SCHEMEN (sich umblickend, als könnte er es selbst nicht fassen).

Ich ...

Ich will ...

... sie führen.

HAUPTMANN (an den Schemen gewandt).

Was hat er uns zu sagen?

SCHEMEN (wieder in sein unverständliches Gebrabbel verfallend).

(Er schweigt.)

HAUPTMANN (an seine Männer gewandt).

Ergreift ihn!

(Zweite und dritte Wache werfen sich einen unschlüssigen Blick zu. Schließlich senken sie ihre Waffen und treten auf den Schemen zu.)

SCHEMEN (in seinen Augen leuchtet es kurz blau auf).

(Die Wachen bleiben stehen.)

Dein ist der Menschen Gericht ...

(Er stürzt sich mit bloßen Zähnen auf die zweite Wache. Todesschreie gehen im Prasseln des Regens unter.)

Thronsaal zu Paphos.

PYGMALION mit Hammer und Meißel einen noch unförmigen Marmorblock behauend. DIVERSE BEDIENSTETE im Hintergrund. OSTREOS betritt den Saal.

OSTREOS (sich verneigend).

Euer Hoheit haben gerufen?

(Der König ignoriert ihn zunächst. Immer lauter hallen seine Hammerschläge durch den Saal. Schließlich wirft er Hammer und Meißel von sich und watschelt zu seinem Thron hinüber.)

PYGMALION (seinen Kelch ergreifend und einen langen Zug nehmend).

Was muss ich Schlimmes hören

aus den nachts verwaisten Gassen,

die den Friedhof meiner Stadt

bei Dunkelheit ganz still umschließen

und bei Tag lebendig werden?

OSTREOS (eine Weile überlegend).

Ich verstehe nicht,

von was Ihr sprecht.

PYGMALION (einen weiteren Zug nehmend).

Dann tut's mir leid für meinen Höchsten,

dass er scheint's schlecht nur informiert.

(Er hält einem Bediensteten in seiner Nähe den Krug hin. Der Diener tritt heran und füllt ihn nach.)

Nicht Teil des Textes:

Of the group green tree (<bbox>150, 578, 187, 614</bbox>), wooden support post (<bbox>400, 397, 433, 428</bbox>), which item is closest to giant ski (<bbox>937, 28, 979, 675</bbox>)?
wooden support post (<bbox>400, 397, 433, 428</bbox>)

Es ist bereits ein Thema hier

in allen gutbewohnten Gassen

und das einfach Volk bewundert

jeden Morgen stets

die neuen Toten,

welche ihre Straßen zieren.

OSTREOS. So ist was dran an der Verschwörung

gegen Euer Hoheit?

PYGMALION (nickend).

(Er setzt den Kelch erneut an.)

OSTREOS. Ich hielt es schlicht

für leer Geschwätz.

Berichtet mir,

was Ihr von wisst,

und lasst mich nicht so harren

voller Durste nach der Antwort.

PYGMALION. Nun,

ich schickte jemand aus,

um aufzudecken die Verschwörung,

die in meiner Stadt hier tobt.

Und wenn ich ehrlich sprechen darf:

Ich hielt's für mehr als nur 'ne einzelne,

ging fast von aus,

das Opfer mehrerer Verschwörungen zu sein.

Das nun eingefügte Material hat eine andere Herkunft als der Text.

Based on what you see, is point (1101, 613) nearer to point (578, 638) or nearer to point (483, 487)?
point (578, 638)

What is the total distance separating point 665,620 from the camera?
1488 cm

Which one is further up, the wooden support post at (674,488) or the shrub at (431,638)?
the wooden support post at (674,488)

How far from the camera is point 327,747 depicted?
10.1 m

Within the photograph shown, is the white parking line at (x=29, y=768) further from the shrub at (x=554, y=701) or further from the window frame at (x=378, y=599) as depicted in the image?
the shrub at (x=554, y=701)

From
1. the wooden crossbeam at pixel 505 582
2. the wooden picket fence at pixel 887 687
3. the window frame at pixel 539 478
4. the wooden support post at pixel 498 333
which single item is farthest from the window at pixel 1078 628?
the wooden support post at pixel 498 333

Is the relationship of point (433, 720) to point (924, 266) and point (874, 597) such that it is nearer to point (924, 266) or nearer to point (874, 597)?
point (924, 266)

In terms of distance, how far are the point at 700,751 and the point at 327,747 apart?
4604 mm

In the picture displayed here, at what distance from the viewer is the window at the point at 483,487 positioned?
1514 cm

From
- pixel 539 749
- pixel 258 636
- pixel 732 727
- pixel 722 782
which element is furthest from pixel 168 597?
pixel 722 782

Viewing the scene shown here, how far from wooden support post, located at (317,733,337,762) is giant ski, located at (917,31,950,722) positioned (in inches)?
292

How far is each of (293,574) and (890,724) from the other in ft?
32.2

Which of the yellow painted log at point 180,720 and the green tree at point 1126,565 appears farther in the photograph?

Und alle eint das gleiche Ziel:

Mich,

den König,

abzusetzen!

OSTREOS. Und?

Was hat dieser Jemand erfahren?

PYGMALION (aufspringend).

Nichts!

Das ist es ja,

was mich so wurmt!

(Er wirft den Becher von sich und watschelt zu seinem Steinblock zurück.)

Man stelle sich mal vor!

Wachen werden hingemetzelt,

hier ein Dutzend, dort ein paar,

und andren wird des Nachts bei der Patrouille,

die Kehle einfach durchgebissen.

Und hinter all dem steckt:

Nichts!

Das ist alles,

was mein Jemand hat herausgefunden.

Und ich hock hier

und soll's ihm glauben.

Hammer!

Meißel!

(Mehrere Bedienstete stürmen vor, stolpern fast übereinander, sammeln Hammer und Meißel auf und reichen sie dem König.)

Es ist zum Haareraufen.

(Er schweigt und betrachtet den Steinblock.)

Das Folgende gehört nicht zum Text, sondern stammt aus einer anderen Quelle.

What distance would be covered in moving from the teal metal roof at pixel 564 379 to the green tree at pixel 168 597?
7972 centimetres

OSTREOS. Und gehe ich recht in der Annahme,

dass dieser Jemand

auf den Namen Askrinos hört?

PYGMALION (noch immer den Steinblock betrachtend).

Das dürft Ihr.

Wie habt Ihr's erfahren?

OSTREOS. Ihr habt es selbst mir erst erzählt.

PYGMALION (den Zeigefinger auf die Lippen legend).

So, hab ich das?

Ich hab zur Zeit so viel um meine Ohren,

ich bin schon ganz nervös

und schlafe immer schlecht.

OSTREOS. Tut mir leid,

das zu hören, Hoheit.

PYGMALION (sein Blick verliert sich).

Soso ...

Tut es das, ja?

(Einen Moment lang sagt keiner der beiden etwas. Kurz darauf hallen Schritte hinter der Tür zum Thronsaal.)

Ah, da ist er schon.

Die Türflügel schwingen auf. ASKRINOS DER FREIE betritt den Saal.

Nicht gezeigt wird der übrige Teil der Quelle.